### Exercise description
Once the line containing "Hostal Residence Delle Rose" appears, output it and each remaining line of the records below exactly, with no pictures and nothing more.

### Data provided
........

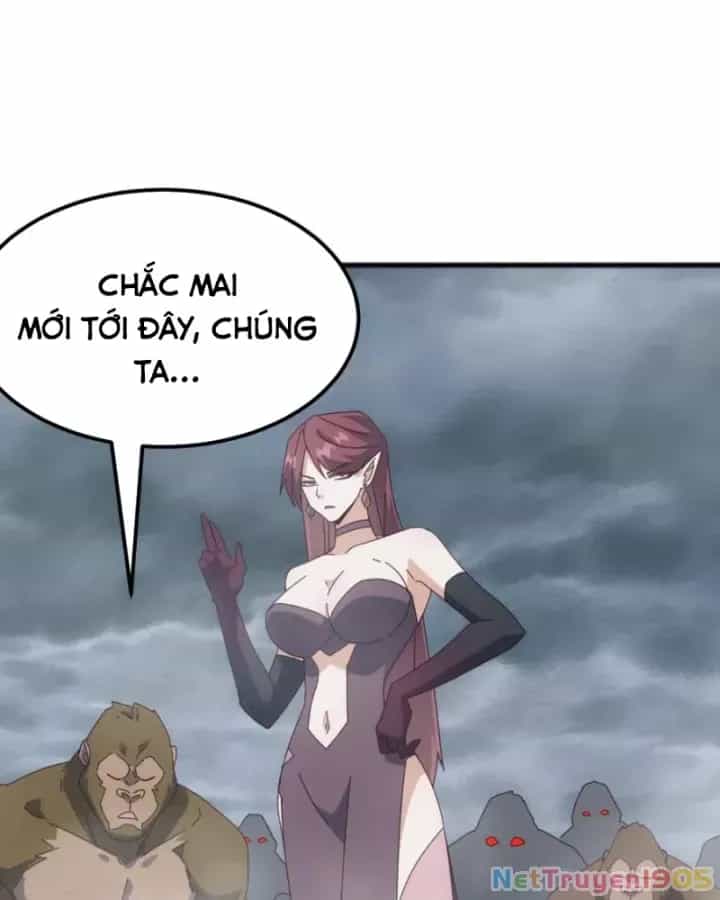 Vạn Tộc Xâm Lược :Mở Đầu Thuần Hóa Cự Thú Cấp Sử Thi - Chương 32 - ảnh 33
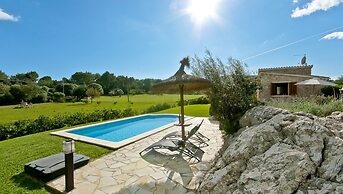 Finca Can Xavi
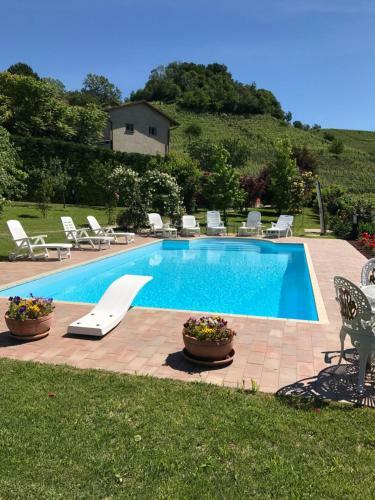 Hostal Residence Delle Rose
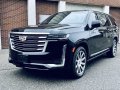 2022 Brand New Cadillac Escalade -3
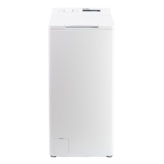 LAVADORA CARGA SUPERIOR BLANCA 6 kg y 1200 rpm SVAN SVL651CS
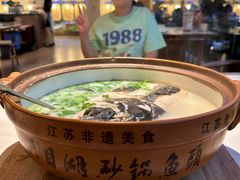 -风味小馆(天目湖宾馆店)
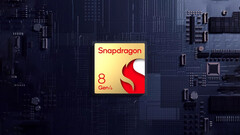 Snapdragon 8 Gen 4 potrebbe però vedere un grande aumento delle prestazioni della GPU (Fonte immagine: Qualcomm [modificato])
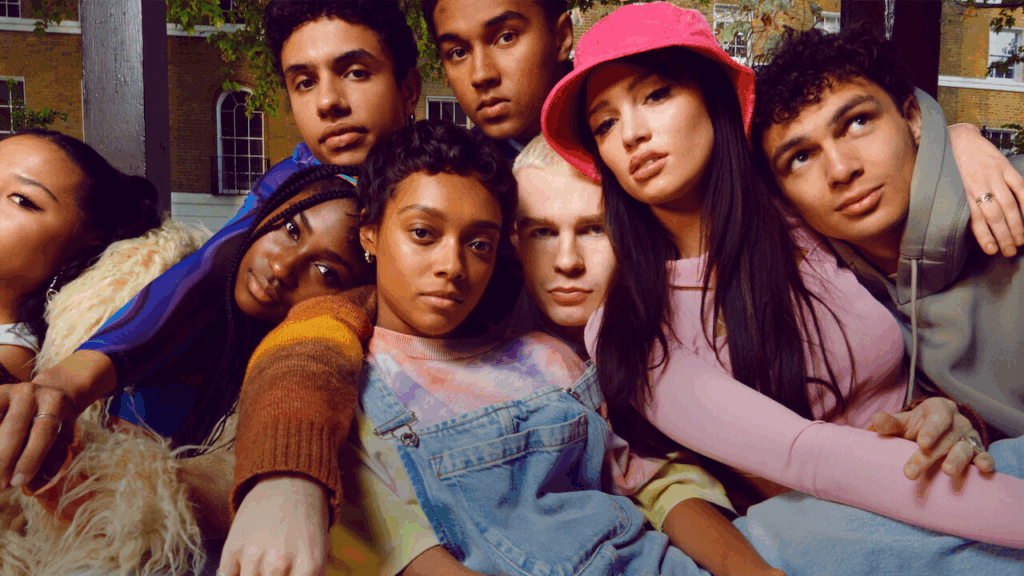© Netflix © Netflix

........

### Answer section
 Hostal Residence Delle Rose
 2022 Brand New Cadillac Escalade -3
 LAVADORA CARGA SUPERIOR BLANCA 6 kg y 1200 rpm SVAN SVL651CS
 -风味小馆(天目湖宾馆店)
 Snapdragon 8 Gen 4 potrebbe però vedere un grande aumento delle prestazioni della GPU (Fonte immagine: Qualcomm [modificato])
© Netflix © Netflix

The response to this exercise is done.